:: PROBLEM DESCRIPTION ::
Pull out every line of the listing below that contains the word "life", and copy each one unchanged.

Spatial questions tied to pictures
------------------------

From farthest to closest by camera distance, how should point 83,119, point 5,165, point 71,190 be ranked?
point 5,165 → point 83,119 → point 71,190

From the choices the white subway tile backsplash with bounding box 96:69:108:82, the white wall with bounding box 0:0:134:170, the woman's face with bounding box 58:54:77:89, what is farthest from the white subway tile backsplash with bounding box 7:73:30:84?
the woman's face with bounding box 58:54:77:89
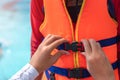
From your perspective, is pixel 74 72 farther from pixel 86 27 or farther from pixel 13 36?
pixel 13 36

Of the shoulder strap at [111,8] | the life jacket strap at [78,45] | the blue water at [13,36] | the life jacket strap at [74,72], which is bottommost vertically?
the blue water at [13,36]

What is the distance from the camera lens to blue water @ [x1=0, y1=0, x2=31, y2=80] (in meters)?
3.28

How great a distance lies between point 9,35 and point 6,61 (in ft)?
1.23

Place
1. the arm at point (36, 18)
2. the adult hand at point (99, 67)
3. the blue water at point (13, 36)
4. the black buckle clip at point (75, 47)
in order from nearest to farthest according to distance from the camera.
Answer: the adult hand at point (99, 67)
the black buckle clip at point (75, 47)
the arm at point (36, 18)
the blue water at point (13, 36)

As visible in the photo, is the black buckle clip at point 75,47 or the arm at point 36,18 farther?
the arm at point 36,18

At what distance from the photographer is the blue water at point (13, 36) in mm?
3280

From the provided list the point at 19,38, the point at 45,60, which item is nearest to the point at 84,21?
the point at 45,60

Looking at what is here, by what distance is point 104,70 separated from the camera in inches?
37.1

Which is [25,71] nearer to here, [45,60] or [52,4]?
[45,60]

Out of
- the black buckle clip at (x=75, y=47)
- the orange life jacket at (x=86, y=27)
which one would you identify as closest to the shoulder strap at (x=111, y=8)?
the orange life jacket at (x=86, y=27)

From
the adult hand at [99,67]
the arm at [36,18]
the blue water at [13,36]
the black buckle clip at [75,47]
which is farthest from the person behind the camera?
the blue water at [13,36]

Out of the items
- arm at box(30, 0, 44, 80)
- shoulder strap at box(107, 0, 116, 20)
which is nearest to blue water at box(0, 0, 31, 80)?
arm at box(30, 0, 44, 80)

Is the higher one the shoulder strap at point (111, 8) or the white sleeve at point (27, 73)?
the shoulder strap at point (111, 8)

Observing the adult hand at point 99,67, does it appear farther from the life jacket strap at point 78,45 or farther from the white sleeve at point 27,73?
the life jacket strap at point 78,45
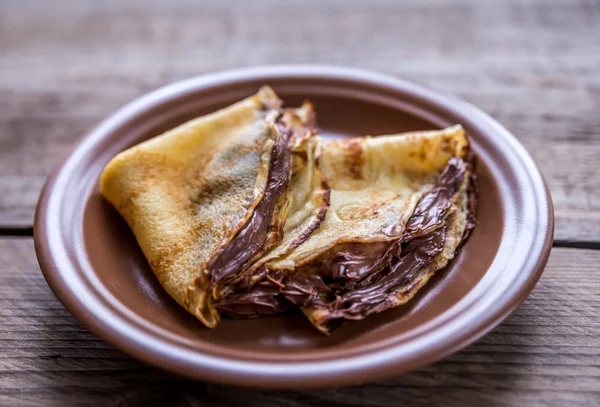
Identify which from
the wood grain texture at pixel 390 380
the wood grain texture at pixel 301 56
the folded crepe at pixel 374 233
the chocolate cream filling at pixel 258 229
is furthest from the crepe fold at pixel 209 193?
the wood grain texture at pixel 301 56

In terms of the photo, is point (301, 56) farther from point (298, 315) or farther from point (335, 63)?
point (298, 315)

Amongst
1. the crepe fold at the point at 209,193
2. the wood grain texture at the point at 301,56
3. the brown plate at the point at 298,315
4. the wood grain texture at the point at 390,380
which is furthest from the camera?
the wood grain texture at the point at 301,56

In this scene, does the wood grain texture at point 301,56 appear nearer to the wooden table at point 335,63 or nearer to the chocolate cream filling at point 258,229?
the wooden table at point 335,63

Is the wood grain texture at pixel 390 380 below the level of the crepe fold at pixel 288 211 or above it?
below

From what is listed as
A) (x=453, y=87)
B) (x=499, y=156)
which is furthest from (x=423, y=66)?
(x=499, y=156)

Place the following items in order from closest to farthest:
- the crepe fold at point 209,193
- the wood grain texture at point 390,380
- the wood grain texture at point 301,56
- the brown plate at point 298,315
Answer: the brown plate at point 298,315
the wood grain texture at point 390,380
the crepe fold at point 209,193
the wood grain texture at point 301,56

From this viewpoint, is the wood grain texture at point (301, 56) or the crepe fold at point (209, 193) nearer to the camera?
the crepe fold at point (209, 193)

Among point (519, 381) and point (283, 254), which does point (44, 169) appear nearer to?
point (283, 254)

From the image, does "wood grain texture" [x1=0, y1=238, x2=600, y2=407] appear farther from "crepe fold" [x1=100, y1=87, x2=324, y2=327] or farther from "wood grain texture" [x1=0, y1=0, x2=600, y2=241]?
"wood grain texture" [x1=0, y1=0, x2=600, y2=241]

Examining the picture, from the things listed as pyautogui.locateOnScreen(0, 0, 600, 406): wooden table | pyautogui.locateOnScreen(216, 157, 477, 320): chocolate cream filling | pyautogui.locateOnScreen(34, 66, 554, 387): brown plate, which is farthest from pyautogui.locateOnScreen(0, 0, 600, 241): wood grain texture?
pyautogui.locateOnScreen(216, 157, 477, 320): chocolate cream filling
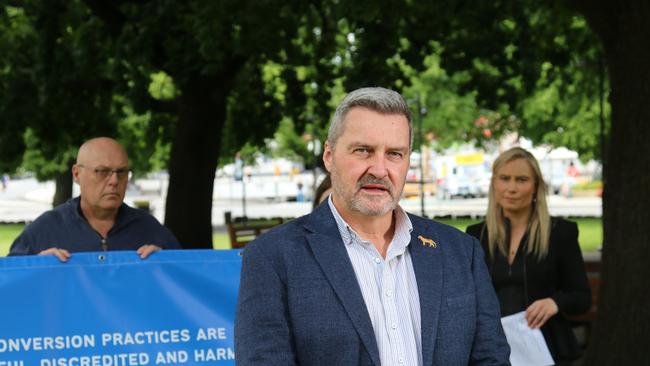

------------------------

:: WRITTEN SOLUTION ::
Of the shoulder strap at [111,8] | the life jacket strap at [78,45] | the blue water at [13,36] | the life jacket strap at [74,72], which is bottommost vertically?
- the orange life jacket at (x=86, y=27)
the orange life jacket at (x=86, y=27)
Observing the adult hand at point 99,67, does it appear farther from the life jacket strap at point 78,45 or farther from the white sleeve at point 27,73?
the life jacket strap at point 78,45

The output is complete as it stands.